TASK
Word for word, repeat the lines of the records from the one containing "Which of these —" through the last line, both included.
+===+
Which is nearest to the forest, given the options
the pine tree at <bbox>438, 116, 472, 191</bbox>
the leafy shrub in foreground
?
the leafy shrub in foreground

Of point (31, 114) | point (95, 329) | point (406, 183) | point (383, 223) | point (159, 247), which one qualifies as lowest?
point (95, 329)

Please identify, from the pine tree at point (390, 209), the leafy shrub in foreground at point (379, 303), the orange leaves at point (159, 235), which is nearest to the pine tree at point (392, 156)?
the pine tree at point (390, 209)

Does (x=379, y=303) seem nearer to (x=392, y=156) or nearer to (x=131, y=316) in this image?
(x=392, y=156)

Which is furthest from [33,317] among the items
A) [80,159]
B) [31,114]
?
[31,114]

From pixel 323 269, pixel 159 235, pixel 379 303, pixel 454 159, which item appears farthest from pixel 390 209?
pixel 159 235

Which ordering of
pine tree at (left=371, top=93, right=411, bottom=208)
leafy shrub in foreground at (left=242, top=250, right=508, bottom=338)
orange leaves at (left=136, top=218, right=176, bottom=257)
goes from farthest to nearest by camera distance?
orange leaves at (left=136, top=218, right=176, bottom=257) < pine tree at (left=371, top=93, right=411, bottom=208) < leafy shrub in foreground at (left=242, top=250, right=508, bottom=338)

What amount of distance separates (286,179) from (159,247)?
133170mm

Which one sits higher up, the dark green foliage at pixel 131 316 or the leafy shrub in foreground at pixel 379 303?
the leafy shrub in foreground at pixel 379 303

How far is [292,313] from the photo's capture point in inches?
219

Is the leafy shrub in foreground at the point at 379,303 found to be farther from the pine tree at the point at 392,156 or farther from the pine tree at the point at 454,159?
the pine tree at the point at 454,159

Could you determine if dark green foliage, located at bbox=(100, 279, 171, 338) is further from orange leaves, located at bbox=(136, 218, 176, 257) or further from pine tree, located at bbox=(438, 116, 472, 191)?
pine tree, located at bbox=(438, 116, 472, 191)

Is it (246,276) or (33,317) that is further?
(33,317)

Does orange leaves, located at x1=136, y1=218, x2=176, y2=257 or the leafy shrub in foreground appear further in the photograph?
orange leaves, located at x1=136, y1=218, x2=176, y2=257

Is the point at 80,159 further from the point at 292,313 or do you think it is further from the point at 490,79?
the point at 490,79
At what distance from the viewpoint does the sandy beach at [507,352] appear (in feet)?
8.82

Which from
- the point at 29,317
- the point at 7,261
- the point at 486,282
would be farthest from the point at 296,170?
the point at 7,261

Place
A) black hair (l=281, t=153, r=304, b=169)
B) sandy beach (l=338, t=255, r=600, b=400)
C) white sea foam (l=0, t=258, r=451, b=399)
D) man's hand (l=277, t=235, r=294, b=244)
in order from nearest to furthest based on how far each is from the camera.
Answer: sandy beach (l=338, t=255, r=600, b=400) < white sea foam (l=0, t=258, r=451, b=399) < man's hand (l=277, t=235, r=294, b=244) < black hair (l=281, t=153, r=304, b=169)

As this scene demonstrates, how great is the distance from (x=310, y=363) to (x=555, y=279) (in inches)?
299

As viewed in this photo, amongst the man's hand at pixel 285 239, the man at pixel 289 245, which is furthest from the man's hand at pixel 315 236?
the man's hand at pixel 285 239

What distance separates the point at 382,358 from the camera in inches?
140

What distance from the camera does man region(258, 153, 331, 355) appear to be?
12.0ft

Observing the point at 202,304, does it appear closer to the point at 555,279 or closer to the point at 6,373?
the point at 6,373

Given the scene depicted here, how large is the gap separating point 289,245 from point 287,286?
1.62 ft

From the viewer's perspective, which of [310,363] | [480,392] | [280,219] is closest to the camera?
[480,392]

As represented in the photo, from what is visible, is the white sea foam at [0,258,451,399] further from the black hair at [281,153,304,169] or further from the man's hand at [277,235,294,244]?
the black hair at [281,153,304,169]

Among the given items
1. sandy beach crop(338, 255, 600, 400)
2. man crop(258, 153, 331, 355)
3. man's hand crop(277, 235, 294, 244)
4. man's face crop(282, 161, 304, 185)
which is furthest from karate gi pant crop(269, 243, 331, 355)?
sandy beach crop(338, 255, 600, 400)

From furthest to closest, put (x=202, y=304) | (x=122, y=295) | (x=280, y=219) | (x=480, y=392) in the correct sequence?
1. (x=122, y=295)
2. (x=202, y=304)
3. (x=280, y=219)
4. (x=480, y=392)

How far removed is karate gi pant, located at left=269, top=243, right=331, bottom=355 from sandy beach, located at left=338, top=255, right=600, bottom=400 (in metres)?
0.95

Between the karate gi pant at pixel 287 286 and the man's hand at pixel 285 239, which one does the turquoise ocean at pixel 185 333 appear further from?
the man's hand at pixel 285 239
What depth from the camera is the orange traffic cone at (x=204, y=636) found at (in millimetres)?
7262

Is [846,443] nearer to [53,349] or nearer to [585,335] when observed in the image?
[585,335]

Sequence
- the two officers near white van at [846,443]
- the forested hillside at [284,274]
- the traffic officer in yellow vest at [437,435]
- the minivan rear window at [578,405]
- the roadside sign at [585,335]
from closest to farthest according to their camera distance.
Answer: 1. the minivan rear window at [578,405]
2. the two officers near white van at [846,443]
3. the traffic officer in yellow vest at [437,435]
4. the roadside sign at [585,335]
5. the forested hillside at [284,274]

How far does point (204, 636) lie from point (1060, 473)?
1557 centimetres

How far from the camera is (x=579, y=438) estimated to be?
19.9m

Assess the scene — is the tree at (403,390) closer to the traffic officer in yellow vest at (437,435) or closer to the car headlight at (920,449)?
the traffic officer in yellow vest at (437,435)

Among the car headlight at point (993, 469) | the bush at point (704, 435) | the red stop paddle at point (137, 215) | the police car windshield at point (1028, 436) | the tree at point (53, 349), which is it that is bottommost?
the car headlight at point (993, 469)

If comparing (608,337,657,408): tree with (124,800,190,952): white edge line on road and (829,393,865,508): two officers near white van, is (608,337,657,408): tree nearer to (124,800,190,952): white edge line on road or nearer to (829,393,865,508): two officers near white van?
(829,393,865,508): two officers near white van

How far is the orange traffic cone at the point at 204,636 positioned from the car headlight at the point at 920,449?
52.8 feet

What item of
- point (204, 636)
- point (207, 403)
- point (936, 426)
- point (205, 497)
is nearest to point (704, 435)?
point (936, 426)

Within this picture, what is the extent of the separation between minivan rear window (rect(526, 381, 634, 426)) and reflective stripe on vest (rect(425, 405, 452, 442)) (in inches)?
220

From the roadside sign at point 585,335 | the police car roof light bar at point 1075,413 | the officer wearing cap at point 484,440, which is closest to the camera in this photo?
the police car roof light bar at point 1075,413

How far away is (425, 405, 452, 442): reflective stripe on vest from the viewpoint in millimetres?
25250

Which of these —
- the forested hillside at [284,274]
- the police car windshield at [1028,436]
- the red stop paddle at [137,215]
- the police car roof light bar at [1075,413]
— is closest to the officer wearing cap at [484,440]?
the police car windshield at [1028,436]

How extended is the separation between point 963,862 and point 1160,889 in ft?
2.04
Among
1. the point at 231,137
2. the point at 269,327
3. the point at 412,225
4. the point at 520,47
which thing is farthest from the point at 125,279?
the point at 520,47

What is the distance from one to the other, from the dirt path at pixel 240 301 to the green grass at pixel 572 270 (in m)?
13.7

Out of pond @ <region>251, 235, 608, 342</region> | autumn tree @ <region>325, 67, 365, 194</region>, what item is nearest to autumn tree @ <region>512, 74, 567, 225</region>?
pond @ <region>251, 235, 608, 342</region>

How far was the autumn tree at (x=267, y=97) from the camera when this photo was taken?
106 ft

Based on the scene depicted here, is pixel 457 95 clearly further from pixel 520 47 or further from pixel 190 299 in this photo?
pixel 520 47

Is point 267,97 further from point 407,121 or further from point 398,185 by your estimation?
+===+
CORRECT RESULT
Which of these —
- the forested hillside at [284,274]
- the police car windshield at [1028,436]
- the red stop paddle at [137,215]
- the police car roof light bar at [1075,413]
— is closest to the officer wearing cap at [484,440]?
the police car windshield at [1028,436]

How extended is the separation between point 963,862 and point 1160,889 in ft?
2.04
Among
1. the point at 231,137
2. the point at 269,327
3. the point at 412,225
4. the point at 520,47
which thing is farthest from the point at 125,279?
the point at 520,47

What is the distance from one to the other, from the dirt path at pixel 240 301 to the green grass at pixel 572 270 (in m)?
13.7

Out of pond @ <region>251, 235, 608, 342</region> | autumn tree @ <region>325, 67, 365, 194</region>, what item is nearest to autumn tree @ <region>512, 74, 567, 225</region>?
pond @ <region>251, 235, 608, 342</region>

How far was the autumn tree at (x=267, y=97) from the camera when this photo was taken?
106 ft

Based on the scene depicted here, is pixel 457 95 clearly further from pixel 520 47 or further from pixel 190 299 in this photo?
pixel 520 47

Is point 267,97 further from point 407,121 or further from point 398,185 by your estimation?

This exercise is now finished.